Entretien avec Baptiste Giraud

Dans l’article « Grève » du Dictionnaire des mouvements sociaux (Presses de Sciences Po, 2009), vous revenez sur la centralité de la grève dans la constitution du mouvement syndical, et, en même temps vous constatez sur le temps long un réel déclin de l’activité gréviste : pouvez-vous proposer une quantification de ce déclin pour la France ? Quelles causes vous apparaissent essentielles pour l’expliquer ?
Sur le long terme, on observe en effet une tendance à la baisse de l’intensité des grèves. Bien sûr, comme cette année, la France connaît encore régulièrement des épisodes de conflictualité sociale très importante (1995, 2003, 2009-2010). Mais par rapport à la fin des années 1970, le volume annuel des jours de grève a été divisé au moins par cinq, si ce n’est plus. D’après les dernières données statistiques disponibles, le milieu des années 2010 a été une période de basse intensité des grèves, marquée par un recul de la fréquence des grèves, mais aussi un recul du taux de participation. Structurellement, la grève est une pratique très minoritaire dans le salariat. En 2016, ce sont moins de 7% des salariés qui ont participé à une grève.

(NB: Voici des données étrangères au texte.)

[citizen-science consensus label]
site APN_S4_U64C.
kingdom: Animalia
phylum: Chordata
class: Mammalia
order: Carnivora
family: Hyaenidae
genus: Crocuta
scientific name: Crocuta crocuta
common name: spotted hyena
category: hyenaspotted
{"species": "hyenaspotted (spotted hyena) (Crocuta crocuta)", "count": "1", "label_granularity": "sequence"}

« La généralisation de dispositifs institutionnalisés de soutien financier aux grévistes pourrait être de toute évidence utile pour surmonter une partie des obstacles économiques
à l’entrée dans la grève  des adhérents du syndicat. »

Par ailleurs, c’est une pratique socialement très située. Ce sont d’abord les fractions stabilisées des classes populaires et des professions intermédiaires (ouvriers qualifiés des grandes entreprises, employés à statuts du secteur public) qui font grève. Le recours à cette modalité d’action est beaucoup plus rare parmi les fractions plus précarisées du salariat, qui travaillent dans les petites entreprises, les entreprises sous-traitantes et les secteurs du nouveau prolétariat du capitalisme de service, comme la logistique, le nettoyage, etc., alors même que ce sont les plus directement exposés aux conséquences délétères des réformes néolibérales du marché du travail et de la protection sociale.
La baisse de l’intensité des grèves est d’abord le reflet des transformations du capitalisme et du tissu productif, avec la dislocation des bastions ouvriers du syndicalisme et l’émergence de secteurs dans lesquels les syndicats sont beaucoup moins présents, et beaucoup plus entravés dans leur capacité à mobiliser les salariés, en raison de la précarisation de leur condition salariale et du style de pouvoir patronal très despotique qui s’y exerce. Les réorganisations à tout-va des entreprises privées et publiques ont aussi profondément déstabilisé et divisé les collectifs de travail.
Il y a enfin des raisons plus politiques. La dépolitisation du salariat et des syndicats, notamment liée au déclin de l’influence du PCF, a d’abord modifié leur rapport à la grève. Dans une autre optique, les grévistes se heurtent ces dernières années à un durcissement des actions engagées pour restreindre le droit de grève ou en réduire les effets dans les secteurs où elles restent les plus fréquentes. Je pense à l’obligation pour les salariés des transports et de l’enseignement primaire de se déclarer gréviste deux jours avant, à la banalisation du recours aux réquisitions dans le cadre de mouvements de grève reconductible (raffineries et traitement des déchets) ou encore l’extension progressive, dans les collectivités territoriales, de la règle qui impose une retenue d’une journée de salaire pour tout arrêt de travail.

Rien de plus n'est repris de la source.